* Dokument:
===============
Die belangte Behörde legte die Akten des Verwaltungsverfahrens vor und beantragte, die Beschwerde kostenpflichtig als unbegründet abzuweisen.

Der Verwaltungsgerichtshof hat über die Beschwerde erwogen:

Im Hinblick auf den Zeitpunkt der Erlassung des angefochtenen Bescheides (die Zustellung erfolgte am 10. Jänner 1996) ist für die Überprüfung seiner Rechtmäßigkeit durch den Verwaltungsgerichtshof die Rechtslage nach der Novelle zum AufG BGBl. Nr. 351/1995 maßgeblich.

Die §§ 6 Abs. 2 und 13 Abs. 1 AufG lauteten in der Fassung dieser Novelle:

"§ 6.

...

(2) Der Antrag auf Erteilung einer Bewilligung ist vor der Einreise nach Österreich vom Ausland aus zu stellen. Begründet eine Einbringung auf dem Postweg oder durch Vertreter die Vermutung, daß diese Regelung umgangen werden soll, kann die persönliche Einbringung verlangt werden. Eine Antragstellung im Inland ist ausnahmsweise zulässig: Im Fall des Verlustes der österreichischen Staatsbürgerschaft, des Asyls oder des Aufenthaltsrechts gemäß § 1 Abs. 3 Z. 1; weiters in den Fällen des § 7 Abs. 2, des § 12 Abs. 4 und einer durch zwischenstaatliche Vereinbarung oder durch eine Verordnung gemäß § 14 FrG ermöglichten Antragstellung nach Einreise; schließlich für jene im Bundesgebiet aufhältigen Personen, für die dies in einer Verordnung gemäß § 2 Abs. 3 Z. 4 festgelegt ist. Der Antrag auf Verlängerung einer Bewilligung und auf Änderung des Aufenthaltszwecks kann bis zum Ablauf der Geltungsdauer der Bewilligung auch vom Inland aus gestellt werden.
===============
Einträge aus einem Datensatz
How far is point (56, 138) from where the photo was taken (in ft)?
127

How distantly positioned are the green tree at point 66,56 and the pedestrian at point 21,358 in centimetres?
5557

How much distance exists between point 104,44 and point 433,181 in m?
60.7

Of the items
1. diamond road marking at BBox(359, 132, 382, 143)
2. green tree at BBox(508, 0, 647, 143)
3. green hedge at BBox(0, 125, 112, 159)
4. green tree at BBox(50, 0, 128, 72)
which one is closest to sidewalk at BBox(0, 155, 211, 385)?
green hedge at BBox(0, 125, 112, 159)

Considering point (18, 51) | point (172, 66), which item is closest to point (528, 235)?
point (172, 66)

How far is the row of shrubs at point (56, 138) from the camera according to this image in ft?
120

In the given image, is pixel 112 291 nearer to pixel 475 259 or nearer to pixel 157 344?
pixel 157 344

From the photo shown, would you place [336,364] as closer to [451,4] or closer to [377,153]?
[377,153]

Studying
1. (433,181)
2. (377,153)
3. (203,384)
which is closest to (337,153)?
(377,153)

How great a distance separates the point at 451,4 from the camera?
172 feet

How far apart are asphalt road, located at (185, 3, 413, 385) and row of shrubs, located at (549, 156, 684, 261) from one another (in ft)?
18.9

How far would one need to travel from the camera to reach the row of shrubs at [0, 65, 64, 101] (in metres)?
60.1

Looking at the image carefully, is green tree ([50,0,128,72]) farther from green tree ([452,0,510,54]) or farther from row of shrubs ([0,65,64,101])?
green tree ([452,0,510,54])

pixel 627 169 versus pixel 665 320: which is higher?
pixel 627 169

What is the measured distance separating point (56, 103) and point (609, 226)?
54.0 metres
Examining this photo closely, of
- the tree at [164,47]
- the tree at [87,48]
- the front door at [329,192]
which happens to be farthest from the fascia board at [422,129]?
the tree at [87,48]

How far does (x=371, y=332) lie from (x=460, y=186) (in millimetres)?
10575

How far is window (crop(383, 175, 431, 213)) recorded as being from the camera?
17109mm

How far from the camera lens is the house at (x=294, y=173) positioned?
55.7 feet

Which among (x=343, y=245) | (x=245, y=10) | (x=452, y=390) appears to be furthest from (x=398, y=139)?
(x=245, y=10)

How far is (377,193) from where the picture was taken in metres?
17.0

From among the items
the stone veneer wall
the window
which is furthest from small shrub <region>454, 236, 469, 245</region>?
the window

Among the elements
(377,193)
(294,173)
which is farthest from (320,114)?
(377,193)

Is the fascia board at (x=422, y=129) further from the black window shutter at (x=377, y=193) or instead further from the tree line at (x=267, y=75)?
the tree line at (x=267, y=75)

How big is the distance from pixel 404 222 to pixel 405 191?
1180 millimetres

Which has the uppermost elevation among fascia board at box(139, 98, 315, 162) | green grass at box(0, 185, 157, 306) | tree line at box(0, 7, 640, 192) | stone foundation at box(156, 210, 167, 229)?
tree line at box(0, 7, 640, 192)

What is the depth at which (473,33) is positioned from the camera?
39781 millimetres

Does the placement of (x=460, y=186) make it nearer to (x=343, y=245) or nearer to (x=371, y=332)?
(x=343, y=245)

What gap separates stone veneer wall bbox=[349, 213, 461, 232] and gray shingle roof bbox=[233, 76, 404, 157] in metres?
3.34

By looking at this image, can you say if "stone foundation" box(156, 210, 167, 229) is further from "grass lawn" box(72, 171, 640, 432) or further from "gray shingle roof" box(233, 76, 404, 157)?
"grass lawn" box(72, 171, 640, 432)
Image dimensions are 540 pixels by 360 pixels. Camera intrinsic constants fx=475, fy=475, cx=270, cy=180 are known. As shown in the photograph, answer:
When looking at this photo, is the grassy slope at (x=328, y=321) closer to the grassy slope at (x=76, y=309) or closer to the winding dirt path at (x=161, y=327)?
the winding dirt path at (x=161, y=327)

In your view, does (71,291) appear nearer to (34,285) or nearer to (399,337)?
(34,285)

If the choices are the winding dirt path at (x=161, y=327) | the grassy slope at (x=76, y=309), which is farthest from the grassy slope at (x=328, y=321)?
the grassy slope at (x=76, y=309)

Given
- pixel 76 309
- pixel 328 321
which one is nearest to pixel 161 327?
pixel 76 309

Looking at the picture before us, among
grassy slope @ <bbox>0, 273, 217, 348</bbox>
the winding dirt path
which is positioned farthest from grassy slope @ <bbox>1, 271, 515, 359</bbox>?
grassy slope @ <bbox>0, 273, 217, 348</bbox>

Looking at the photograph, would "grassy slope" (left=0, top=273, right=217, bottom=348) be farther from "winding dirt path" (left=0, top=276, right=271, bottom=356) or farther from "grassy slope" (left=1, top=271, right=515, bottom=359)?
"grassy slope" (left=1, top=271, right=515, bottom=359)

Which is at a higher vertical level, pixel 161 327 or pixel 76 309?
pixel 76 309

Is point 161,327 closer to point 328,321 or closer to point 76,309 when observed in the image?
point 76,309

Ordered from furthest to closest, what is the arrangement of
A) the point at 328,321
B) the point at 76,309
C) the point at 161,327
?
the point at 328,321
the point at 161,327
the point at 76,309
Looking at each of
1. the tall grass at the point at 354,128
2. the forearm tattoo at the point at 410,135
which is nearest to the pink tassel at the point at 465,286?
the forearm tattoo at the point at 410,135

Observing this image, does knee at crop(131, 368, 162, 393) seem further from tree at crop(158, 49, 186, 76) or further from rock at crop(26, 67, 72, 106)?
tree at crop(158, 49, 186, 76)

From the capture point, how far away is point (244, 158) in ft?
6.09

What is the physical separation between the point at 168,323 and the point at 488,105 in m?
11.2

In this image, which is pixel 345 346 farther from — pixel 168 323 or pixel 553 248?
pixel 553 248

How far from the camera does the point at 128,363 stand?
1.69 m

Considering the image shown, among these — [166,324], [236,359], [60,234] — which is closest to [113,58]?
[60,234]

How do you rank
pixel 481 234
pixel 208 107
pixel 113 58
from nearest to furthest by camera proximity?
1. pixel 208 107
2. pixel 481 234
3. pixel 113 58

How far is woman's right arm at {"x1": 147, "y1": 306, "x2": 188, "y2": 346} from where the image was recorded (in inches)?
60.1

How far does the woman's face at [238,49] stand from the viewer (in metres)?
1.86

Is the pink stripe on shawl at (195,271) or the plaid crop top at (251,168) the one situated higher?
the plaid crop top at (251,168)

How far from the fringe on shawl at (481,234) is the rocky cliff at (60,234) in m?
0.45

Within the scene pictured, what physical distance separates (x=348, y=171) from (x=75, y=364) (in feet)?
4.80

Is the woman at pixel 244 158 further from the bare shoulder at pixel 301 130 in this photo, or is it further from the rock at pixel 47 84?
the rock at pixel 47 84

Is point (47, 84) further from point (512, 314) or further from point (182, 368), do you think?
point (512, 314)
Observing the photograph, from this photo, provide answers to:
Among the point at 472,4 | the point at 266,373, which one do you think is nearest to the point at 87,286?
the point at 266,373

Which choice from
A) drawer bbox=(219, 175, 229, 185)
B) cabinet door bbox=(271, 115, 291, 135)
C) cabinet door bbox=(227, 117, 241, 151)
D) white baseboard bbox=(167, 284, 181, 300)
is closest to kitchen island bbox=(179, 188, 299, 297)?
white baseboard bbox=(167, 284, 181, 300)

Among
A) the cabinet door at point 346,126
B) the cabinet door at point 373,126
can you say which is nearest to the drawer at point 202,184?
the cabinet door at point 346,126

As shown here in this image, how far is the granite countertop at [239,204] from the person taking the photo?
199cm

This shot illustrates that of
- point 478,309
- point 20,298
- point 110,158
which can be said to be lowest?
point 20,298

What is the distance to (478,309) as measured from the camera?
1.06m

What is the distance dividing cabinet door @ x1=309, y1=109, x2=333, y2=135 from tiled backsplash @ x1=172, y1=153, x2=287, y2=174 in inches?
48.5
===============
* Arbeitsaufträge:
a) An welchem Tag wurde der angefochtene Bescheid laut dem Erkenntnis zum Aufenthaltsgesetz zugestellt?
b) Führe das Erkenntnis zum Aufenthaltsgesetz nach seinem letzten abgedruckten Satz fort.

* Lösungen nach Aufgaben:
a) Am 10. Jänner 1996.

b)
...

§ 13. (1) Die Berechtigungen zum Aufenthalt von Fremden, auf die dieses Bundesgesetz Anwendung findet und die sich zum Zeitpunkt des Inkrafttretens dieses Bundesgesetzes rechtmäßig im Bundesgebiet aufhalten, bleiben unberührt. Sie können mit Ablauf der Geltungsdauer dieser Berechtigung die Erteilung einer Bewilligung unter sinngemäßer Anwendung der für die Verlängerung von Bewilligungen geltenden Vorschriften (§ 4 Abs. 2) beantragen.

..."

§ 4 Z. 1 und 4 der am 22. Dezember 1995 im Bundesgesetzblatt kundgemachten Verordnung der Bundesregierung über die Anzahl der Bewilligungen nach dem Aufenthaltsgesetz für 1996, BGBl. Nr. 854/1995, lauteten:

"§ 4. Der Antrag auf Erteilung einer Aufenthaltsbewilligung kann ausnahmsweise im Inland gestellt werden vom:

1.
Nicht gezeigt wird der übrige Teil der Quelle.